AnnaLee Saxenian is dean of the UC-Berkeley School of Information, and her new book is a deep dive into the economics of competition in a globalizing world. As she points out in the introduction, even an apparently American invention such as the iPod is the product of a “far-flung network of highly specialized enterprises located in Silicon Valley, India, Taiwan, mainland China, and elsewhere.”
The original Argonauts were Greeks who accompanied Jason on his search for the Golden Fleece, but the new Argonauts, she writes, are entrepreneurs who are similarly mobile, regularly moving between the U.S. and their home countries and establishing operations wherever the conditions are right in terms of market opportunities, capital, partnerships, and management teams.
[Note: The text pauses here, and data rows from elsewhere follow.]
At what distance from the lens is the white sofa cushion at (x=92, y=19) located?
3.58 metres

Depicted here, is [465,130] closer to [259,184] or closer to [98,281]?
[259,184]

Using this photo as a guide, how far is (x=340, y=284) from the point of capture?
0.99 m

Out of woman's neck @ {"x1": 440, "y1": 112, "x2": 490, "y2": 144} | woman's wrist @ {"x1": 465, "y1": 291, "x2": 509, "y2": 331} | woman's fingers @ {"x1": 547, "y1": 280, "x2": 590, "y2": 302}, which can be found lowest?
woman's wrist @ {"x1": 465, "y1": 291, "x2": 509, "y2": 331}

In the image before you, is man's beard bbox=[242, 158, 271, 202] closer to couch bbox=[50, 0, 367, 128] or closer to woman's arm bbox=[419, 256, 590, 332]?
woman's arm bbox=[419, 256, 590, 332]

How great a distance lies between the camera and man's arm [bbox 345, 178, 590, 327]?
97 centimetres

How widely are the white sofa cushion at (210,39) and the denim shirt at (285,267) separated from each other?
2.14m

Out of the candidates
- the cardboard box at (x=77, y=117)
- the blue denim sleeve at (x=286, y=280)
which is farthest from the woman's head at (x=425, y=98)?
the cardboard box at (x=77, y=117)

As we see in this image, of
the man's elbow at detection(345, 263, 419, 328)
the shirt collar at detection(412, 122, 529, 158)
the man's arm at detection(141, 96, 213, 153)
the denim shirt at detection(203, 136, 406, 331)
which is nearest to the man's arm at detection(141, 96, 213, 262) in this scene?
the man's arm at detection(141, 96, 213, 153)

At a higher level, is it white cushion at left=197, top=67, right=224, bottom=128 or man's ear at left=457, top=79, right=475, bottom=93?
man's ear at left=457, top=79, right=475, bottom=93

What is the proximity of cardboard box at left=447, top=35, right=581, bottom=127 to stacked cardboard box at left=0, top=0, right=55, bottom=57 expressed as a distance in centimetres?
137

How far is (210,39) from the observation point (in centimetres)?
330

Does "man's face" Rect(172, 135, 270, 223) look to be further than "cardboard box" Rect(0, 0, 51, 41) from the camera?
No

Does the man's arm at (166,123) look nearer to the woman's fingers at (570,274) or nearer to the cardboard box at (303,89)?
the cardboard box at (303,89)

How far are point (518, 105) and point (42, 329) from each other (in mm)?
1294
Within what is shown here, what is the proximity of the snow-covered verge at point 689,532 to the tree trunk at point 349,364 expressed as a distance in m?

According to Saxenian, the key is not location per se but communities of collaboration based on skills and knowledge. “It is clear that the relationships between these newly emerging technology regions are multiplying, and that the new markets opening up in China and India will further transform the dynamics of the world economy,” she writes.
Her book examines the interlocked dynamics of such specialized enterprises with both historical rigor and sound, forward-looking interpretation. Individual chapters focus on geographic regions such as Silicon Valley, Taiwan, India, and mainland China, with the final chapter summing up the “Argonaut Advantage”—access to a widening network of both personal and technological connections.